Lean, Mean & Green - The year ended with a bang for the Tesla business at SC'10 in New Orleans. The final Top500 and Green500 lists of the year were announced and Tesla had its best showing yet. Just prior to SC'10 commencing, the National Supercomputer Center in Tianjin announced Tianhe-1A which, with a Linpack score of 2.57 petaflops, secured the #1 spot on the list. Two other Tesla GPU-enabled systems made the Top5; the aforementioned Nebulae, and Tsubame 2.0 from Tokyo Tech.
Tsubame 2.0 was ranked at #2 in the Green500, but more notably it was the only petaflop system in the entire Top 10. Equipped with 4200 Tesla GPUs, yet consuming just 1.340 megawatts, it is, by far, the most power efficient petaflop system the world has ever seen ands an incredible achievement from Prof. Satoshi Matsuoka and his team.
NVIDIA and its customers were also recognized in a number of industry awards at the show. GPUs were highlighted in two Gordon Bell1, 2 awards. The best student paper went the way of Tokyo and Purdue Universities who collaborated on a new interface to make parallel programming on the GPU even more accessible. And perhaps most exciting, we saw some major organizations receiving honors for their work with GPUs, including , SchlumbergerCitadel Investment Group and Weta Digital .

Some Years in Review for my Year in Review - while writing this, a couple of other year in review articles caught my eye, and included some quotes that I thought would make a fitting end to this recap.

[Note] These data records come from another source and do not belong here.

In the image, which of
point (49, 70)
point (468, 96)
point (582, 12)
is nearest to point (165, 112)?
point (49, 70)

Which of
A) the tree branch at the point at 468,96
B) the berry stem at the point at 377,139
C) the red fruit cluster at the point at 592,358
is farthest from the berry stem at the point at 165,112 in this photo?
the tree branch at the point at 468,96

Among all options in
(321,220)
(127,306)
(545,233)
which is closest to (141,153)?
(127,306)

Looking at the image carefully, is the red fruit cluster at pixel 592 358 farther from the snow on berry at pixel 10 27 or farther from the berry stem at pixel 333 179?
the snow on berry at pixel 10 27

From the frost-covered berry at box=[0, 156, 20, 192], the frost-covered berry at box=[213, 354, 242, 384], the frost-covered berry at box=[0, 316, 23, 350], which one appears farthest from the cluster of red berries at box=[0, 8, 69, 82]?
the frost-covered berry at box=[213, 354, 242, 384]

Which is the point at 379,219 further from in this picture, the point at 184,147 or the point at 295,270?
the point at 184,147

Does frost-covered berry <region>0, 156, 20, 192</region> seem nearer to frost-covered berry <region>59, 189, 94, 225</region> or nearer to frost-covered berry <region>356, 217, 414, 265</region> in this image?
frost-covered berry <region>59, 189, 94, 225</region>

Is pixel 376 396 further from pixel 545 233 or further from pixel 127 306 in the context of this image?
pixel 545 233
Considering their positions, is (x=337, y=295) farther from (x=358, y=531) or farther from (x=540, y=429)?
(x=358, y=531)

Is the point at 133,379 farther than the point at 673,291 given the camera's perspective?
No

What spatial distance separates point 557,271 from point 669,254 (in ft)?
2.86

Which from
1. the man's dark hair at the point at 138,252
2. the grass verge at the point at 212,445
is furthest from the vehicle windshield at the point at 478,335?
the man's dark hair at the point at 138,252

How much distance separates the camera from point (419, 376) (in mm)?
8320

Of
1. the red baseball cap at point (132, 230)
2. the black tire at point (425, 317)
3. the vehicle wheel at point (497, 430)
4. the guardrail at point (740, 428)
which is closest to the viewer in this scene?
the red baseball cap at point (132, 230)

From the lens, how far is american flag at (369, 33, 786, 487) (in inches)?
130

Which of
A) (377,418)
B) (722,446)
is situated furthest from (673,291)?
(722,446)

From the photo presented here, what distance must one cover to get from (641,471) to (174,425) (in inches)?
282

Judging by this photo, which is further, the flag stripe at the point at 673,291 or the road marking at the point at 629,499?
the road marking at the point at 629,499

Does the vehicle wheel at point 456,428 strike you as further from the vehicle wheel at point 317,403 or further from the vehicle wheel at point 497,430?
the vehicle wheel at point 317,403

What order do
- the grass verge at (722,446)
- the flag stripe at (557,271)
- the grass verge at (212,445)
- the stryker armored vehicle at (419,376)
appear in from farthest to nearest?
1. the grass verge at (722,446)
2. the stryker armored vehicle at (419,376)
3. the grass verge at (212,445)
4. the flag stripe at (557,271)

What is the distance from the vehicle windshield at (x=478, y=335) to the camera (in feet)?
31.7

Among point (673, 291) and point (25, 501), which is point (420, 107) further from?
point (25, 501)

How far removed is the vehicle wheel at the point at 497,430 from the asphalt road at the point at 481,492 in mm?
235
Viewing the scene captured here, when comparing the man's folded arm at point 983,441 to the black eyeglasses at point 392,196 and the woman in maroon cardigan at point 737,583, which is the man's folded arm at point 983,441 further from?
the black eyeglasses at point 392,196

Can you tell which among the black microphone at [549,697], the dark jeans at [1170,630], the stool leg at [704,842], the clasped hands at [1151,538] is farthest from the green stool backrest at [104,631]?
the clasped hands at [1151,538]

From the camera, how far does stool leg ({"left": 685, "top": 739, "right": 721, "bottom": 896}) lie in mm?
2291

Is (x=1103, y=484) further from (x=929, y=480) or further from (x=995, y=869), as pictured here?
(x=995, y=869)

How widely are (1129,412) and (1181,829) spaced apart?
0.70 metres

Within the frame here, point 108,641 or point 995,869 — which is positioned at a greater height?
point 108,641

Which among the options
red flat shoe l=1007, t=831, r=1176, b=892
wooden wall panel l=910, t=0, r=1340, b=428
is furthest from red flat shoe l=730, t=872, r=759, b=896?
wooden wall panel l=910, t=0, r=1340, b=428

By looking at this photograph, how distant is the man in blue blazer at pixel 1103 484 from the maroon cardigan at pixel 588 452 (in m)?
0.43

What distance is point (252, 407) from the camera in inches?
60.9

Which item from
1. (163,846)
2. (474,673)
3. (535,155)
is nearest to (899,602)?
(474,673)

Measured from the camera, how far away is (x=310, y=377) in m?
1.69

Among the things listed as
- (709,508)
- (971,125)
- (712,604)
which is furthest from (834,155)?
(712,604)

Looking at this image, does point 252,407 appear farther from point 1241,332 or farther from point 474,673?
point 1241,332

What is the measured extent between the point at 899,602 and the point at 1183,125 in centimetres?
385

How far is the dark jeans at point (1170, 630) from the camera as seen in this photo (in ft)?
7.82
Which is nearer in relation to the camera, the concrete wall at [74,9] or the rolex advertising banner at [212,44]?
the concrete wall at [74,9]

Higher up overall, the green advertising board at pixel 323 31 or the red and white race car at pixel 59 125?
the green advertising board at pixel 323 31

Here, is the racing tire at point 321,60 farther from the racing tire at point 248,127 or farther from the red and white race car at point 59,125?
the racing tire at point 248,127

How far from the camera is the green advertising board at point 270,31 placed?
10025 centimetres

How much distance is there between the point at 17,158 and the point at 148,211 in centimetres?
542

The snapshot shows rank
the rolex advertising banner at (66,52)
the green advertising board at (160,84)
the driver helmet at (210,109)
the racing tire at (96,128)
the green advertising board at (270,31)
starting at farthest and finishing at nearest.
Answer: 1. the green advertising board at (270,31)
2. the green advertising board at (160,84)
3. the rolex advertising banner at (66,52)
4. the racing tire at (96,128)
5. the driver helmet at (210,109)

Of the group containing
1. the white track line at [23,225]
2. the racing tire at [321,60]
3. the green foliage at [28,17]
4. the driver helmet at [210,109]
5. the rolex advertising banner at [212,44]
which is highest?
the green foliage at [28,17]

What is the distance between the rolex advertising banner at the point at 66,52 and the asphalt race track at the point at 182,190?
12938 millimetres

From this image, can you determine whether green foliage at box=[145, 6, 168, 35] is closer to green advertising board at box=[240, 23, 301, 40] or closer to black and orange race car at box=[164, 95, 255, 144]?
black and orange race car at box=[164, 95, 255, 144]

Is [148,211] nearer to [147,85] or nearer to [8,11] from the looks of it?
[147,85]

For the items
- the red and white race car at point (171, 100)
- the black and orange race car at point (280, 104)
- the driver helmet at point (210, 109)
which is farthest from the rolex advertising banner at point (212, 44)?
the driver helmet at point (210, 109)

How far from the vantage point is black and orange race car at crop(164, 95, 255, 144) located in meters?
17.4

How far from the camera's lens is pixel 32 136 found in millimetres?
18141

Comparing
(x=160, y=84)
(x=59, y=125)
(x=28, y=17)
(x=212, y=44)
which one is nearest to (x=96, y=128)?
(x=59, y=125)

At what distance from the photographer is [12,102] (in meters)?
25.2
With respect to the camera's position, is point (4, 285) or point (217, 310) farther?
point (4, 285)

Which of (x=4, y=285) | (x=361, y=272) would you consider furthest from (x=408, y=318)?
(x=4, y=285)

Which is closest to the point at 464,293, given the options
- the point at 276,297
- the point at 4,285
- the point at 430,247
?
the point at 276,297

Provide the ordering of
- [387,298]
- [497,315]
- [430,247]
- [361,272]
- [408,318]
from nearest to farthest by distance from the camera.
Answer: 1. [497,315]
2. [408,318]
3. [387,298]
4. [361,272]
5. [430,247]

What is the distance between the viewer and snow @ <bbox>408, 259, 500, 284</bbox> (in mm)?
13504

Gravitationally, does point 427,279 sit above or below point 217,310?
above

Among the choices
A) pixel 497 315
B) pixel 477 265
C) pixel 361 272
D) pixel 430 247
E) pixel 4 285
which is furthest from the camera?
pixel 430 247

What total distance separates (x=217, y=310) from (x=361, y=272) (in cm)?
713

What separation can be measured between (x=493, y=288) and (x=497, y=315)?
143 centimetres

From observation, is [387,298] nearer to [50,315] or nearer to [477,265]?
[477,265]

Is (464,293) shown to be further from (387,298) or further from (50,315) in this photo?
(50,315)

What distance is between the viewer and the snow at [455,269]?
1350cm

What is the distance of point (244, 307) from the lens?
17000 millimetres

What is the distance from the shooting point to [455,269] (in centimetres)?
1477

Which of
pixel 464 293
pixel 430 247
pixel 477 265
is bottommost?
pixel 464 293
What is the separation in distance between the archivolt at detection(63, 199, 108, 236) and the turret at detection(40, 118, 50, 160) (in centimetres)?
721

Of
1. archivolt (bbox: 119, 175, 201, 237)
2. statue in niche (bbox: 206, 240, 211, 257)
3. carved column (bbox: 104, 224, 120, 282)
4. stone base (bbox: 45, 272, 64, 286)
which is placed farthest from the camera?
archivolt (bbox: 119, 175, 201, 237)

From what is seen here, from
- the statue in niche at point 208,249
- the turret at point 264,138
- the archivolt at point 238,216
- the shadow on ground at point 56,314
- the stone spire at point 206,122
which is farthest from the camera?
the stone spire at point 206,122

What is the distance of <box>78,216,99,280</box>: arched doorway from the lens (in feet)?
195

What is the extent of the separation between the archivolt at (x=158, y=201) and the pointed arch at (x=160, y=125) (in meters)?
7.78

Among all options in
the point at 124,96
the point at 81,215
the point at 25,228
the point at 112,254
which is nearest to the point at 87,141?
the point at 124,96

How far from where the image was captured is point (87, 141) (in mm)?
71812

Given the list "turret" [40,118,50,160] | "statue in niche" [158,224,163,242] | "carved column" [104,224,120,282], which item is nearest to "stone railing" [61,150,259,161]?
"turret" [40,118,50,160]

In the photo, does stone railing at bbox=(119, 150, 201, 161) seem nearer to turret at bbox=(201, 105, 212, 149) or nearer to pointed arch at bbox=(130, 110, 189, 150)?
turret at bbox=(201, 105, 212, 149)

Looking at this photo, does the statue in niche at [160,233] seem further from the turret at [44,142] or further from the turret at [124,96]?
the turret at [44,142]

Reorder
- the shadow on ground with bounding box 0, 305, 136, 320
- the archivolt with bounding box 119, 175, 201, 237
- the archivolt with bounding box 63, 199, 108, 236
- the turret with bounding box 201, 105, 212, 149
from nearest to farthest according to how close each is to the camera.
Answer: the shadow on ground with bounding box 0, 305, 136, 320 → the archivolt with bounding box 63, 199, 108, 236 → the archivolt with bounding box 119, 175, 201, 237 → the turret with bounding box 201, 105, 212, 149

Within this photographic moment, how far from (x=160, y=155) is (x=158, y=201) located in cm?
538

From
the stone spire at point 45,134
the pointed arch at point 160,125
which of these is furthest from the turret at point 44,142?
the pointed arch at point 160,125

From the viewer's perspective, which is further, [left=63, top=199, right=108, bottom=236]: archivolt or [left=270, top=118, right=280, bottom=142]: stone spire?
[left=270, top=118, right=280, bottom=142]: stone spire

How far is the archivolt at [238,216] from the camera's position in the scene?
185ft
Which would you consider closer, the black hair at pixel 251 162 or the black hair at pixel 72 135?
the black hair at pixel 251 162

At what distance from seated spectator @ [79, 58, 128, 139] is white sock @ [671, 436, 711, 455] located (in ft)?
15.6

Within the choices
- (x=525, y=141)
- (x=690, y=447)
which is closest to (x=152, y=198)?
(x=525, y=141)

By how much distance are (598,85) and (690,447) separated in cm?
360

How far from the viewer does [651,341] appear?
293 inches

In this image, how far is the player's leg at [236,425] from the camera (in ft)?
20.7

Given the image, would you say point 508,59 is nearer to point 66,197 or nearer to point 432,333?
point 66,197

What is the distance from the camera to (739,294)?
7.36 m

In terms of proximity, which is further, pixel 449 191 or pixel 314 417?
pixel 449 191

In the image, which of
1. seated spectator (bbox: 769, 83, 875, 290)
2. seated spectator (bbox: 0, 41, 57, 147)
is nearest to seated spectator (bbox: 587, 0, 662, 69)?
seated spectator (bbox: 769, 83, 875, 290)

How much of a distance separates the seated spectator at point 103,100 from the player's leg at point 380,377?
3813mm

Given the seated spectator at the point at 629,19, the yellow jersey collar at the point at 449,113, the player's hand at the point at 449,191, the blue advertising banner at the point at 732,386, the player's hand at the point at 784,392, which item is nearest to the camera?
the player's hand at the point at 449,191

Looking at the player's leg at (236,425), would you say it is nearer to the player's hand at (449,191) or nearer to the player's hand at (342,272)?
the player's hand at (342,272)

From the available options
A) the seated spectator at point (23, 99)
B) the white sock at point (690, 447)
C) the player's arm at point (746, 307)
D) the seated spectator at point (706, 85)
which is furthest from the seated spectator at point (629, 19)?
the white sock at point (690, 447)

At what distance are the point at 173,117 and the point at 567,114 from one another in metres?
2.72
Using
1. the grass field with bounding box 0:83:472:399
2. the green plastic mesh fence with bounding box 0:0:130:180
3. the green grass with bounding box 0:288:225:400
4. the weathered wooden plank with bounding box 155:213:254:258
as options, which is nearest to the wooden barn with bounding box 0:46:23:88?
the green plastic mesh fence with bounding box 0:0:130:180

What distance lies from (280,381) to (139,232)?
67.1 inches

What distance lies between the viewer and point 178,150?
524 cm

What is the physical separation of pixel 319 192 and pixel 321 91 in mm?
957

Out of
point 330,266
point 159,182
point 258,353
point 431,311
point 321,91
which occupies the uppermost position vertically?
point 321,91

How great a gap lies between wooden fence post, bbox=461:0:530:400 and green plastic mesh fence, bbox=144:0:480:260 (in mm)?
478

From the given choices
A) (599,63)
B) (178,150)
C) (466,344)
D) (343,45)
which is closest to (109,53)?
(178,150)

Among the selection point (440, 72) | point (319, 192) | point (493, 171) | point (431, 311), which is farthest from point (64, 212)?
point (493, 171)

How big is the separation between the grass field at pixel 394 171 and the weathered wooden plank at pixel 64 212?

HPCwire released their biggest trends of the year podcast last week and pronounced GPU Computing as the #1 Trend of the Year. They commented:
"This year, it (GPU Computing) hit the mainstream, deployed by all the major vendors."
They also added that:
"If NVIDIA hadn't been there, this wouldn't have happened. AMD was only lukewarm about this. NVIDIA put energy and money into it. They changed the trajectory of GPU computing, without a doubt. NVIDIA CUDA made this possible."
Another article recently appeared on O'Reilly Media, who produce a wealth of books, online services, magazines, research, and conferences for the technical computing community. Their summary was that GPUs coupled with CPUs is the architecture of choice for the processing of computationally heavy data
"You won't get the processing power you need at a price you want just by enabling traditional multicore CPUs; you need the dedicated computational units that GPUs provide."
We couldn't agree more :)

And so 2011 is upon us. From everyone in the NVIDIA Tesla and CUDA teams, we wish you a happy and successful New Year.